Na vida laica, minha facilidade para escrever fez com que a Márcia, minha professora de redação do colegial me estimulasse: por que você não faz jornalismo? Não comprei a ideia de cara, mas fui aplainando o caminho. Minto, durante um tempo, cheguei a pensar em educação física, mas passou logo. Enrolei dois, três anos, comecei a trabalhar, prestei duas vezes o Fuvest, de olho na Comunicações da USP, mas acabei mesmo em Moji das Cruzes, só pelo diploma. O que aprendi foi nas cervejadas com os professores, nas palestras e cursos extracurriculares e, após a formatura, nas próprias redações.

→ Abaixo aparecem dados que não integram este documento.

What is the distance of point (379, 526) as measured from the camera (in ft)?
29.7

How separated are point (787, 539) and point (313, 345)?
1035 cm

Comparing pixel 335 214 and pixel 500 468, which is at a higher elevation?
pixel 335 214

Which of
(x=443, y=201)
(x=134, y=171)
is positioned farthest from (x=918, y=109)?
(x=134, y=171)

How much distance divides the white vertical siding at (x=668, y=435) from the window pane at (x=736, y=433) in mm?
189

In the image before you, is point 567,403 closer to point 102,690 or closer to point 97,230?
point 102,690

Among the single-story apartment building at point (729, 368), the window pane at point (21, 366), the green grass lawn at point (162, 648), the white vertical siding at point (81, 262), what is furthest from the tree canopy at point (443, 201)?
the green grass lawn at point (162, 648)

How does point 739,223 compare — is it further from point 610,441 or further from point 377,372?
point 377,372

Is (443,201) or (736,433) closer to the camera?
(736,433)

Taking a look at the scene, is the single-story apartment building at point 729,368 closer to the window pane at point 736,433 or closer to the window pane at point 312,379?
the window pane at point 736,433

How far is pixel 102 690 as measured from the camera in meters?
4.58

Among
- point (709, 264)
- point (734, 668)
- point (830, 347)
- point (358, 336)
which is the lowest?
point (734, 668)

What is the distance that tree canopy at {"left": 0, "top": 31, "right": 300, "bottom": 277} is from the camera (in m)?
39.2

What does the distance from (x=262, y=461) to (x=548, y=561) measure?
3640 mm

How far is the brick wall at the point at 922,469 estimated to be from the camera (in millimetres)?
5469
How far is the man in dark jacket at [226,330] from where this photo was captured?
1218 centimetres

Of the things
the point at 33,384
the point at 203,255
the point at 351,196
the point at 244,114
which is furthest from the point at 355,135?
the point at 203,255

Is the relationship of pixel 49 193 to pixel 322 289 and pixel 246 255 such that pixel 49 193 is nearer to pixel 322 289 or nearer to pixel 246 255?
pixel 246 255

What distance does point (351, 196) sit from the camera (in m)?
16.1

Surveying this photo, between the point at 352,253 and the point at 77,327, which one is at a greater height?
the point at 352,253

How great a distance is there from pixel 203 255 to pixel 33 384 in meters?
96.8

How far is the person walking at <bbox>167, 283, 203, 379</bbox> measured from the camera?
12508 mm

Talvez não tenha sido o jornalista dos meus sonhos, das edições especiais, das grandes coberturas internacionais, mas sobrevivi até hoje. Pode ser que tenha me faltado mais conhecimento, mais ousadia, mais gana, o importante é que não me arrependo de nada. Padre não fui, mas de alguma forma agradei minha mãe. Ao me ver tentando escrever no terreiro com uma varinha, lá pelos meus quatro, cinco anos, ela costumava dizer: “Esse menino um dia vai ser escritor.” Eu ainda chego lá, dona Jovina.